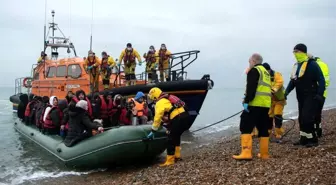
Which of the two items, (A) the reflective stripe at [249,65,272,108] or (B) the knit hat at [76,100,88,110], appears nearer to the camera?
(A) the reflective stripe at [249,65,272,108]

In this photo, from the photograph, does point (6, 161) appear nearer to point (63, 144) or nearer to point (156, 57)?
point (63, 144)

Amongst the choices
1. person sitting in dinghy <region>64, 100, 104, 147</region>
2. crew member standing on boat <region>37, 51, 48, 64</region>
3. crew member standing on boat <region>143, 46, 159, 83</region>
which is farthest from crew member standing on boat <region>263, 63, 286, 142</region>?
crew member standing on boat <region>37, 51, 48, 64</region>

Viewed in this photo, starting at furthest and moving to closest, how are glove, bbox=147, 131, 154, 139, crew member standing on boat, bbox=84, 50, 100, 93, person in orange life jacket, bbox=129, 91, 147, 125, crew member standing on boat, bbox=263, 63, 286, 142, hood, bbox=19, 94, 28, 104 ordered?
hood, bbox=19, 94, 28, 104 < crew member standing on boat, bbox=84, 50, 100, 93 < person in orange life jacket, bbox=129, 91, 147, 125 < crew member standing on boat, bbox=263, 63, 286, 142 < glove, bbox=147, 131, 154, 139

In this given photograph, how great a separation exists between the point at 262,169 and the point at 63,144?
4293 millimetres

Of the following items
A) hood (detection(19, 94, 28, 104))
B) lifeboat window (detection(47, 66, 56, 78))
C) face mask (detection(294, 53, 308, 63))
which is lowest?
hood (detection(19, 94, 28, 104))

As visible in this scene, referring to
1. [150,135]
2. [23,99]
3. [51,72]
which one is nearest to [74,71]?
[51,72]

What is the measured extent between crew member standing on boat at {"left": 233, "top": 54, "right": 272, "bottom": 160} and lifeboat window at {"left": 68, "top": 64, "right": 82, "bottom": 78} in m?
8.06

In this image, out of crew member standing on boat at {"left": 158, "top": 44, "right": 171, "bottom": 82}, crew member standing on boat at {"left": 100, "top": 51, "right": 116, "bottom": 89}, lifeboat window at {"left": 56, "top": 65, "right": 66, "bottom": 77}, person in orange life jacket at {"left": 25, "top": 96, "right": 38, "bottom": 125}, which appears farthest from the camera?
lifeboat window at {"left": 56, "top": 65, "right": 66, "bottom": 77}

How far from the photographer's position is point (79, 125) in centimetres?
655

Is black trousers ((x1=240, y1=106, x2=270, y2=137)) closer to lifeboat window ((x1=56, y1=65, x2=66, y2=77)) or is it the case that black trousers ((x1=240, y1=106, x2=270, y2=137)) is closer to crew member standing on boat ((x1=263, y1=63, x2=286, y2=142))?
crew member standing on boat ((x1=263, y1=63, x2=286, y2=142))

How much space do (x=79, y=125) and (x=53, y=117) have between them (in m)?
1.56

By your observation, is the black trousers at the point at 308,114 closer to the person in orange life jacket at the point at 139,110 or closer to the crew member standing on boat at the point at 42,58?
the person in orange life jacket at the point at 139,110

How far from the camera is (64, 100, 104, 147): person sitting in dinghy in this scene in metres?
6.36

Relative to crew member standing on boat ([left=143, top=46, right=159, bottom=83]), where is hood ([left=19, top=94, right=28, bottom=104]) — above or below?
below
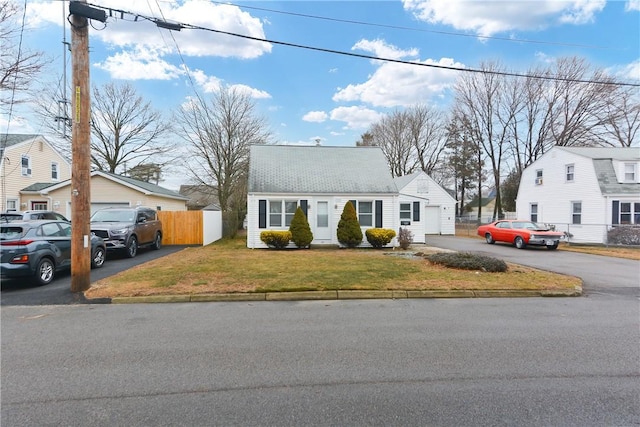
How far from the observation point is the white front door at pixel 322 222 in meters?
15.9

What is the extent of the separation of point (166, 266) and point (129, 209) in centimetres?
600

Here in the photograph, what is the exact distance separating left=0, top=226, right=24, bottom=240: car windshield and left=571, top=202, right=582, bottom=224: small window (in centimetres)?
2601

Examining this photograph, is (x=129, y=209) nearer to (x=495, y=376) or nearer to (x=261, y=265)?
(x=261, y=265)

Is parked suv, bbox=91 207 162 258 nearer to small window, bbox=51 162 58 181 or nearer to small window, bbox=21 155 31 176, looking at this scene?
small window, bbox=21 155 31 176

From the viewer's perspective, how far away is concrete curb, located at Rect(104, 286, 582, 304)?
6316mm

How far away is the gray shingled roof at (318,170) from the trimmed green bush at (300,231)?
1.42 metres

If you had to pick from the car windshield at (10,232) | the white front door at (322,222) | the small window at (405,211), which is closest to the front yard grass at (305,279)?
the car windshield at (10,232)

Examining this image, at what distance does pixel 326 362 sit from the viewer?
3695 millimetres

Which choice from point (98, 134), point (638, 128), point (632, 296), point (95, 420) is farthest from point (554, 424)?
point (638, 128)

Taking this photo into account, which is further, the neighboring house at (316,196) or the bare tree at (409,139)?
the bare tree at (409,139)

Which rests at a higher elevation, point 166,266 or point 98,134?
point 98,134

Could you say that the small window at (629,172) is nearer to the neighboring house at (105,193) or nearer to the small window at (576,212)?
the small window at (576,212)

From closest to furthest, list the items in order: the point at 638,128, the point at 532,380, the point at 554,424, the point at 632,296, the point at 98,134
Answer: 1. the point at 554,424
2. the point at 532,380
3. the point at 632,296
4. the point at 98,134
5. the point at 638,128

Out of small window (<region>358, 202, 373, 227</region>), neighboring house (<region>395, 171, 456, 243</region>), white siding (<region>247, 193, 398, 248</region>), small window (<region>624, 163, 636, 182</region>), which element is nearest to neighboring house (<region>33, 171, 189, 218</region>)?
white siding (<region>247, 193, 398, 248</region>)
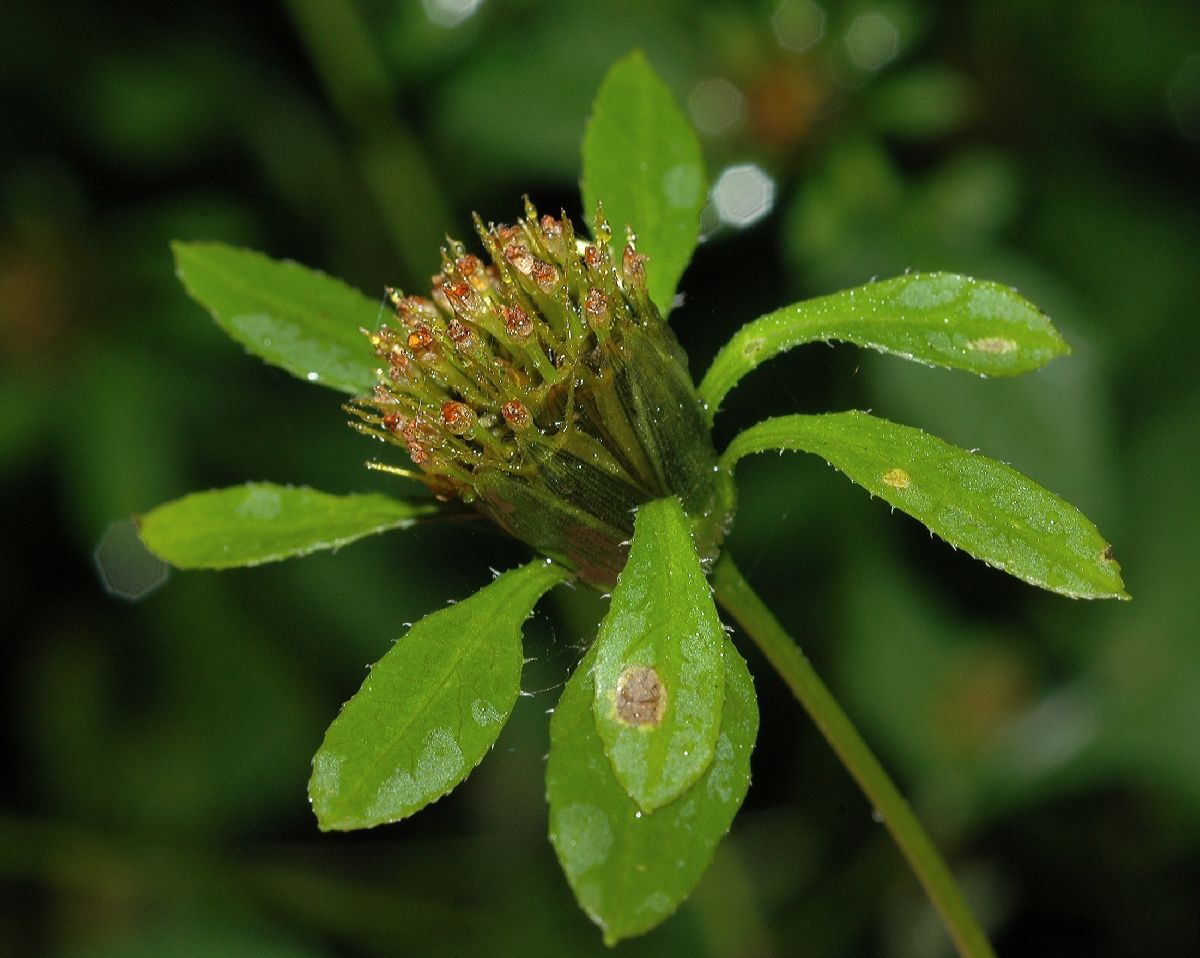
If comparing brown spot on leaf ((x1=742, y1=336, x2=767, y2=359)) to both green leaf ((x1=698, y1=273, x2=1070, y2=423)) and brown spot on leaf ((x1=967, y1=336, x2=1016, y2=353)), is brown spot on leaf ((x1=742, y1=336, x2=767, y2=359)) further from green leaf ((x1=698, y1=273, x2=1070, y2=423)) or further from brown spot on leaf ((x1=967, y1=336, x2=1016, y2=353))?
brown spot on leaf ((x1=967, y1=336, x2=1016, y2=353))

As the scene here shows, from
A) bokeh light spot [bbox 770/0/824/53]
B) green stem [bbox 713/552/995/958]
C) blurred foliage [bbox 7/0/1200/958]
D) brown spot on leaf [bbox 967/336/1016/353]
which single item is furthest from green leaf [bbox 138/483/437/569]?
bokeh light spot [bbox 770/0/824/53]

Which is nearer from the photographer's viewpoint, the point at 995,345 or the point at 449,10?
the point at 995,345

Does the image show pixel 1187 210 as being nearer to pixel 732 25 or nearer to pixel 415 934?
pixel 732 25

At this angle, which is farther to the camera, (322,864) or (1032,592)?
(322,864)

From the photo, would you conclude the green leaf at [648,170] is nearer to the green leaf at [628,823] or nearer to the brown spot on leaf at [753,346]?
the brown spot on leaf at [753,346]

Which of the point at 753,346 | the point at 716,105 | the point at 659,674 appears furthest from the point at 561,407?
the point at 716,105

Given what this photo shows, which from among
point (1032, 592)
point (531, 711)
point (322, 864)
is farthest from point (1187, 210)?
point (322, 864)

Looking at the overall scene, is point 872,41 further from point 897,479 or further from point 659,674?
point 659,674
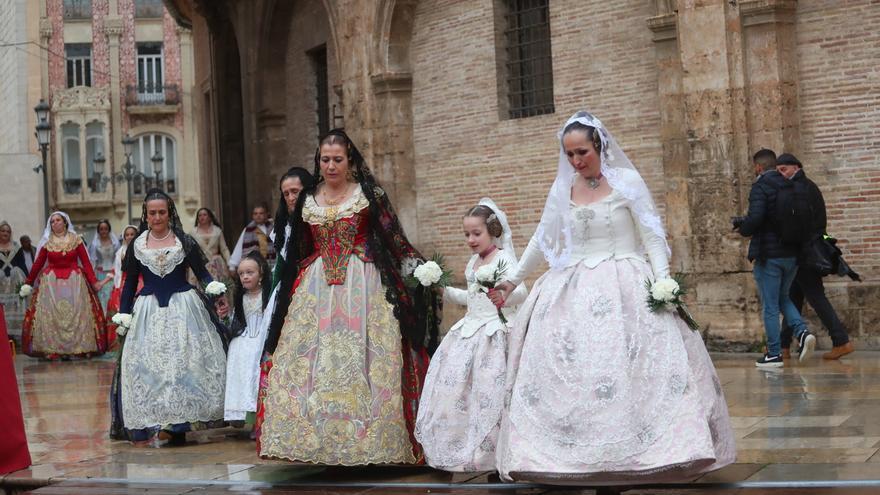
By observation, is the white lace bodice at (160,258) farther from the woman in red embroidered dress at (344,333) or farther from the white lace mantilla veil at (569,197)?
the white lace mantilla veil at (569,197)

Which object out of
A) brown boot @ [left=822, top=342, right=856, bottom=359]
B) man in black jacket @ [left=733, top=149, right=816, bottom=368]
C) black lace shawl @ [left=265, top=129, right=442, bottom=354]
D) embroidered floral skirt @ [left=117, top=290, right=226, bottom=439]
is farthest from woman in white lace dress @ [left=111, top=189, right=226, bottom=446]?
brown boot @ [left=822, top=342, right=856, bottom=359]

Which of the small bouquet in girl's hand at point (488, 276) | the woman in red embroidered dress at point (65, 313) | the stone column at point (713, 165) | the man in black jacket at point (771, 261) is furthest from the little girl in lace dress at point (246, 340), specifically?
the woman in red embroidered dress at point (65, 313)

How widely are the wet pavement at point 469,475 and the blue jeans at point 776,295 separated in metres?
0.47

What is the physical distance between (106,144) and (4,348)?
4608 cm

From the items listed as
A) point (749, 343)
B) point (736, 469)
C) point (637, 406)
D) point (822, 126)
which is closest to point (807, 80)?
point (822, 126)

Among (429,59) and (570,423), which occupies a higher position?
(429,59)

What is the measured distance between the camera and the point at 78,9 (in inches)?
2085

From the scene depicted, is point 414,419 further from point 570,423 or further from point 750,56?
point 750,56

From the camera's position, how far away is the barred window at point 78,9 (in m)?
52.8

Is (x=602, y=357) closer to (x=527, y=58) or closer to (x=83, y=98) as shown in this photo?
(x=527, y=58)

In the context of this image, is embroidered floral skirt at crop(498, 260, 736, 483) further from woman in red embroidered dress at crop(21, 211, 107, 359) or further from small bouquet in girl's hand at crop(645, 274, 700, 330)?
woman in red embroidered dress at crop(21, 211, 107, 359)

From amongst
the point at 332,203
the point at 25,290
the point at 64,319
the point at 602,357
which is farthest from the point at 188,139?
the point at 602,357

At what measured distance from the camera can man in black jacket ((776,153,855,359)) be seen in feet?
39.4

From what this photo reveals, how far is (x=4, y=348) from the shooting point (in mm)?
8023
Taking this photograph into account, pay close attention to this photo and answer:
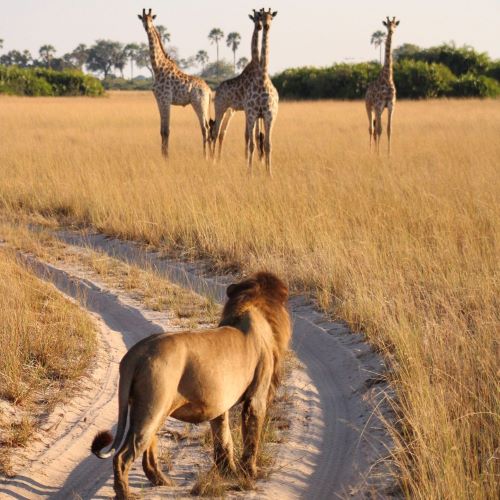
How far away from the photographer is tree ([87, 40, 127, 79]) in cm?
11531

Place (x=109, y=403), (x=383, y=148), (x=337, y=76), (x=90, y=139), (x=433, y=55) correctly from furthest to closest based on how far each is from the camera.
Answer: (x=433, y=55) < (x=337, y=76) < (x=90, y=139) < (x=383, y=148) < (x=109, y=403)

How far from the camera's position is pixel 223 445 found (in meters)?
3.98

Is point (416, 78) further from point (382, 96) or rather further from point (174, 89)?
point (174, 89)

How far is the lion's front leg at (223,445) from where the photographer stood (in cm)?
394

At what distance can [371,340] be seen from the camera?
5828 mm

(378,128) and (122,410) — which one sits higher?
(378,128)

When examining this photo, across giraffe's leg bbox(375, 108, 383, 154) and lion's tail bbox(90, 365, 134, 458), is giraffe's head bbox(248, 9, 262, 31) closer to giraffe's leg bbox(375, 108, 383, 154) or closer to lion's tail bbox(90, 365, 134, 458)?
giraffe's leg bbox(375, 108, 383, 154)

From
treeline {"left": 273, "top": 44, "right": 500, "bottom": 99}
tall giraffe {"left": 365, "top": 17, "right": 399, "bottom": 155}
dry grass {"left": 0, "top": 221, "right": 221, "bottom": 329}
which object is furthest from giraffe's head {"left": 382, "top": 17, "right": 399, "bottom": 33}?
treeline {"left": 273, "top": 44, "right": 500, "bottom": 99}

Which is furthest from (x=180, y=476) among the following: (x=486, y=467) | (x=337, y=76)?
(x=337, y=76)

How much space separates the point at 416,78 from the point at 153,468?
35619 millimetres

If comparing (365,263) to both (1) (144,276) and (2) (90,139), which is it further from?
(2) (90,139)

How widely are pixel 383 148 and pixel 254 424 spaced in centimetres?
1328

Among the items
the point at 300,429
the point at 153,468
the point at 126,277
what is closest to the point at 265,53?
the point at 126,277

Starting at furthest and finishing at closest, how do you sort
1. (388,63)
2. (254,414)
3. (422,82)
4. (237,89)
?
(422,82)
(388,63)
(237,89)
(254,414)
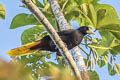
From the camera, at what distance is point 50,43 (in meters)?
2.82

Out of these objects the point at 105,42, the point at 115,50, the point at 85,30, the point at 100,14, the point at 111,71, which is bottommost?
the point at 111,71

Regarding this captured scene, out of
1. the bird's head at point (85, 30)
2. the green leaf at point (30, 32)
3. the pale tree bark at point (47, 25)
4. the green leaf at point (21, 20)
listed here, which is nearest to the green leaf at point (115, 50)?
the bird's head at point (85, 30)

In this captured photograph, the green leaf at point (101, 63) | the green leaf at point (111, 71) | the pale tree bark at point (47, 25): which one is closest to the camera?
the pale tree bark at point (47, 25)

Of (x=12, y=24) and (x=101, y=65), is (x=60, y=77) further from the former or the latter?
(x=101, y=65)

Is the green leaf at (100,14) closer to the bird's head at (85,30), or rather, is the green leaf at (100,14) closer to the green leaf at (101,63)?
the bird's head at (85,30)

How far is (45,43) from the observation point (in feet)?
9.21

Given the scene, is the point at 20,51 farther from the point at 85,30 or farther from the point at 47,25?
the point at 47,25

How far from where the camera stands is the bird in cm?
260

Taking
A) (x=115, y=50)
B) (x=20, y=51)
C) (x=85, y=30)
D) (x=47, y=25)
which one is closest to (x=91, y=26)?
(x=85, y=30)

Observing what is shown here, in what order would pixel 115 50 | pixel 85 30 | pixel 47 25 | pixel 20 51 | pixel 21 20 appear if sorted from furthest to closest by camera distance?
pixel 21 20 < pixel 115 50 < pixel 85 30 < pixel 20 51 < pixel 47 25

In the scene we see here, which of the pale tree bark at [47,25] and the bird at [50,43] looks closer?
the pale tree bark at [47,25]

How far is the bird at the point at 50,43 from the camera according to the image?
2.60 meters

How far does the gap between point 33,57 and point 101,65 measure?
1.04 meters

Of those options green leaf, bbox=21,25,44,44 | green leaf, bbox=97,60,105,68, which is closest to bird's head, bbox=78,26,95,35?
green leaf, bbox=21,25,44,44
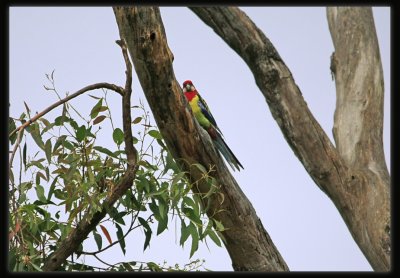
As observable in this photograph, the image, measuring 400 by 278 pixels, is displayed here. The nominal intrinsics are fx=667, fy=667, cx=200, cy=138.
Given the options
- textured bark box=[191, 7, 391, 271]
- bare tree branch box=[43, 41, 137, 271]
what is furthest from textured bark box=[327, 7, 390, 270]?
bare tree branch box=[43, 41, 137, 271]

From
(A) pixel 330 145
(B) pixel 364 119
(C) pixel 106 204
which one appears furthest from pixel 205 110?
(C) pixel 106 204

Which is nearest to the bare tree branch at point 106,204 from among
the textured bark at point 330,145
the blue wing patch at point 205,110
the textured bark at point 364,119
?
the blue wing patch at point 205,110

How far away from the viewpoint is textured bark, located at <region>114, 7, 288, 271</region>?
193 cm

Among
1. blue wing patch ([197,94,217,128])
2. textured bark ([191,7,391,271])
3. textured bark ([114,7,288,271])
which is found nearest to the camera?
textured bark ([114,7,288,271])

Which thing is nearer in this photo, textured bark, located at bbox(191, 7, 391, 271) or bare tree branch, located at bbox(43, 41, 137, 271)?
bare tree branch, located at bbox(43, 41, 137, 271)

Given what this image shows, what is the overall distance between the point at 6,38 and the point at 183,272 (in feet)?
3.23

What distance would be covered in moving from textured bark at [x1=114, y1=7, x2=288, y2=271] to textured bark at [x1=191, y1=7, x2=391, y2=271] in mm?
1356

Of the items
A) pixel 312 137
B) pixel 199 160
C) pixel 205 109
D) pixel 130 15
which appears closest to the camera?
pixel 130 15

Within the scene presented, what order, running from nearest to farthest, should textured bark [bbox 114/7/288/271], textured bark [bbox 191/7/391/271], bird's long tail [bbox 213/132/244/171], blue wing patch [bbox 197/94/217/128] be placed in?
1. textured bark [bbox 114/7/288/271]
2. bird's long tail [bbox 213/132/244/171]
3. blue wing patch [bbox 197/94/217/128]
4. textured bark [bbox 191/7/391/271]

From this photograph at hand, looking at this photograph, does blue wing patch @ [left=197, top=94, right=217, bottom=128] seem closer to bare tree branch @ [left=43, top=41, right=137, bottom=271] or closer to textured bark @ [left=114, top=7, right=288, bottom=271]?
textured bark @ [left=114, top=7, right=288, bottom=271]

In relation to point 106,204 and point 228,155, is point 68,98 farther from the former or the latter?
point 228,155

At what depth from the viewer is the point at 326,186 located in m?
3.60
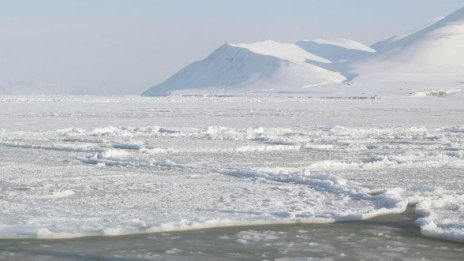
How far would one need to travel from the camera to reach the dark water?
7.41 m

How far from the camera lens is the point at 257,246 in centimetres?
786

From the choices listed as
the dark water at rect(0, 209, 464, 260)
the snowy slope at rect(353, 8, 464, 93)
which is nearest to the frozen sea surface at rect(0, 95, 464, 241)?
the dark water at rect(0, 209, 464, 260)

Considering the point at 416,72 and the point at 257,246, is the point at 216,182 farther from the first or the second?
the point at 416,72

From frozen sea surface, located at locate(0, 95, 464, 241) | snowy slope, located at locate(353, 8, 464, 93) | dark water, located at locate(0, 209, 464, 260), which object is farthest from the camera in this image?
snowy slope, located at locate(353, 8, 464, 93)

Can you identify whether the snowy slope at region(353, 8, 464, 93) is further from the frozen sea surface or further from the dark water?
the dark water

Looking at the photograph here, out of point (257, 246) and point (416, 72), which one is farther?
point (416, 72)

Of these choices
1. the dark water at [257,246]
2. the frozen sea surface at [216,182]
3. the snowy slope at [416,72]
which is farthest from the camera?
the snowy slope at [416,72]

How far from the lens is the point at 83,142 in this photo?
2127 cm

━━━━━━━━━━━━━━━━━━━━━━━━━━━━━━

▶ _Aim_
Format the items starting at the line containing "How far from the observation" and ending at the line containing "1.42 metres" as a two-column CSV with the headers text and answer. Give one row per item, wrap each field in double quotes, and replace any line breaks inside a field with spaces.

▶ _Problem solution_
text,answer
"How far from the observation point is the white front door at pixel 322 222 in meters?","15.9"
"What is the extent of the separation of point (166, 266) and point (129, 209) in centimetres?","600"
"Here in the photograph, what is the exact distance separating left=0, top=226, right=24, bottom=240: car windshield and left=571, top=202, right=582, bottom=224: small window (in centimetres)?","2601"
"Examining this photograph, is (x=129, y=209) nearer to (x=495, y=376) or nearer to (x=261, y=265)?","(x=261, y=265)"
"Is parked suv, bbox=91 207 162 258 nearer to small window, bbox=51 162 58 181 or nearer to small window, bbox=21 155 31 176, looking at this scene?","small window, bbox=21 155 31 176"
"From the viewer's perspective, how far away is concrete curb, located at Rect(104, 286, 582, 304)?","6316mm"
"How far away is the gray shingled roof at (318,170) from the trimmed green bush at (300,231)?","1.42 metres"